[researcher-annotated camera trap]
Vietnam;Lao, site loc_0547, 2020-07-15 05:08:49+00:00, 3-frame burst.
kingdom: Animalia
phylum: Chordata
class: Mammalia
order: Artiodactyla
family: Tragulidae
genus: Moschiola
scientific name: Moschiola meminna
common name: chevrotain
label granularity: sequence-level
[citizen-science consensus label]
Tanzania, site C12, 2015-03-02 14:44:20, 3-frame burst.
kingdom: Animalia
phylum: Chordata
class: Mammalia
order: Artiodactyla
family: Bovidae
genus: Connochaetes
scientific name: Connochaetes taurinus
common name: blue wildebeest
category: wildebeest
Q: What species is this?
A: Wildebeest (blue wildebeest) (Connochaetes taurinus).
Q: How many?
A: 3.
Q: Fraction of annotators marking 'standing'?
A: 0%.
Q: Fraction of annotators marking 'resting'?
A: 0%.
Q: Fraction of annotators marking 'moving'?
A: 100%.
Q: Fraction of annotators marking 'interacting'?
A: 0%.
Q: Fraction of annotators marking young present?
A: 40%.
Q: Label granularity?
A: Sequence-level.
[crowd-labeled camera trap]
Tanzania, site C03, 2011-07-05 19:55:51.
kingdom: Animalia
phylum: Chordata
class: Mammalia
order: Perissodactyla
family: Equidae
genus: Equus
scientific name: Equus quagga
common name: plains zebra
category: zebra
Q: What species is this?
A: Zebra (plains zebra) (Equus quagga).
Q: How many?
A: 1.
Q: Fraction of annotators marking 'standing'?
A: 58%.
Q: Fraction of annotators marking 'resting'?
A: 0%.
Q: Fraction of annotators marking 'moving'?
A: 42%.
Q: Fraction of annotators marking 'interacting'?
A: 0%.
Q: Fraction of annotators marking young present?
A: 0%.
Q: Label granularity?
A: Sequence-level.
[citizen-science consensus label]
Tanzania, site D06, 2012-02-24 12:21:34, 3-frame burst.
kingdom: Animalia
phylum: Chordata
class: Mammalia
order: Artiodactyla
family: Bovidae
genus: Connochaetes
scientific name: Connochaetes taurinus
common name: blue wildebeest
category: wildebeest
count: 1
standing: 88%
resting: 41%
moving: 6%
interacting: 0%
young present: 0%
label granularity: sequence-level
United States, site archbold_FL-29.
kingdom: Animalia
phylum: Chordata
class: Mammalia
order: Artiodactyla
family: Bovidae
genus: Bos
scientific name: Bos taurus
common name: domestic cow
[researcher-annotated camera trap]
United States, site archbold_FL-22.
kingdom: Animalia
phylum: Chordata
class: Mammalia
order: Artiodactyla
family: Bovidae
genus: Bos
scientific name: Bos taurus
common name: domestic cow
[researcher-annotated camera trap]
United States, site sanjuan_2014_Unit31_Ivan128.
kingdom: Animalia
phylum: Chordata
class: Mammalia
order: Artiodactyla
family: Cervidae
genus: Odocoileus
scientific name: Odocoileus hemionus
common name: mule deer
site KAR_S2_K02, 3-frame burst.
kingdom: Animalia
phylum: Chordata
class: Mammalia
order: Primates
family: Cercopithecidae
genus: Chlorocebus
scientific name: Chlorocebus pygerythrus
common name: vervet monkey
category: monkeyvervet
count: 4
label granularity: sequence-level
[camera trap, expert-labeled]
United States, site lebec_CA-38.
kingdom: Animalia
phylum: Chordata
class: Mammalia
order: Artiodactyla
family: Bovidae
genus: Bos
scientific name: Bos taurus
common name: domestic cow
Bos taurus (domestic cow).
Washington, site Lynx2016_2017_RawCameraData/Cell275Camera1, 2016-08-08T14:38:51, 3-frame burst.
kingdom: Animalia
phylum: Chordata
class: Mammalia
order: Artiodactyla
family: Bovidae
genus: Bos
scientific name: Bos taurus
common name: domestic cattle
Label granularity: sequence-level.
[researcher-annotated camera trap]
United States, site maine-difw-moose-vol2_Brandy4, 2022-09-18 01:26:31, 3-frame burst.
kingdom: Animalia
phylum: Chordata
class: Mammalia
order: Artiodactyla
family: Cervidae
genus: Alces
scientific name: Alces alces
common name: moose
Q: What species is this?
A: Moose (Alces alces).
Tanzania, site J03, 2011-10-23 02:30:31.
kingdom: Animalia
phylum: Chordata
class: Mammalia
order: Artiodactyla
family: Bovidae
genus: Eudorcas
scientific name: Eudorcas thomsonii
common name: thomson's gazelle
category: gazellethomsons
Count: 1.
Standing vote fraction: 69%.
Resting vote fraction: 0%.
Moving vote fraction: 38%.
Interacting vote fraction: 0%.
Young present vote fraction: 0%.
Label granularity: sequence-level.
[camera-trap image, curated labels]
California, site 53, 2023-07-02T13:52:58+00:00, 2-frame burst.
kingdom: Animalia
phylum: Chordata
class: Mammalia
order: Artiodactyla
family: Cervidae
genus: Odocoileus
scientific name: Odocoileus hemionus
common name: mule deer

_WHAT YOU NEED TO DO_
Starting with the line with "United States, site archbold_FL-29." above and going on through the line with "common name: domestic cattle", transcribe every line exactly, both ends included, and add nothing.

_WRITTEN ANSWER_
United States, site archbold_FL-29.
kingdom: Animalia
phylum: Chordata
class: Mammalia
order: Artiodactyla
family: Bovidae
genus: Bos
scientific name: Bos taurus
common name: domestic cow
[researcher-annotated camera trap]
United States, site archbold_FL-22.
kingdom: Animalia
phylum: Chordata
class: Mammalia
order: Artiodactyla
family: Bovidae
genus: Bos
scientific name: Bos taurus
common name: domestic cow
[researcher-annotated camera trap]
United States, site sanjuan_2014_Unit31_Ivan128.
kingdom: Animalia
phylum: Chordata
class: Mammalia
order: Artiodactyla
family: Cervidae
genus: Odocoileus
scientific name: Odocoileus hemionus
common name: mule deer
site KAR_S2_K02, 3-frame burst.
kingdom: Animalia
phylum: Chordata
class: Mammalia
order: Primates
family: Cercopithecidae
genus: Chlorocebus
scientific name: Chlorocebus pygerythrus
common name: vervet monkey
category: monkeyvervet
count: 4
label granularity: sequence-level
[camera trap, expert-labeled]
United States, site lebec_CA-38.
kingdom: Animalia
phylum: Chordata
class: Mammalia
order: Artiodactyla
family: Bovidae
genus: Bos
scientific name: Bos taurus
common name: domestic cow
Bos taurus (domestic cow).
Washington, site Lynx2016_2017_RawCameraData/Cell275Camera1, 2016-08-08T14:38:51, 3-frame burst.
kingdom: Animalia
phylum: Chordata
class: Mammalia
order: Artiodactyla
family: Bovidae
genus: Bos
scientific name: Bos taurus
common name: domestic cattle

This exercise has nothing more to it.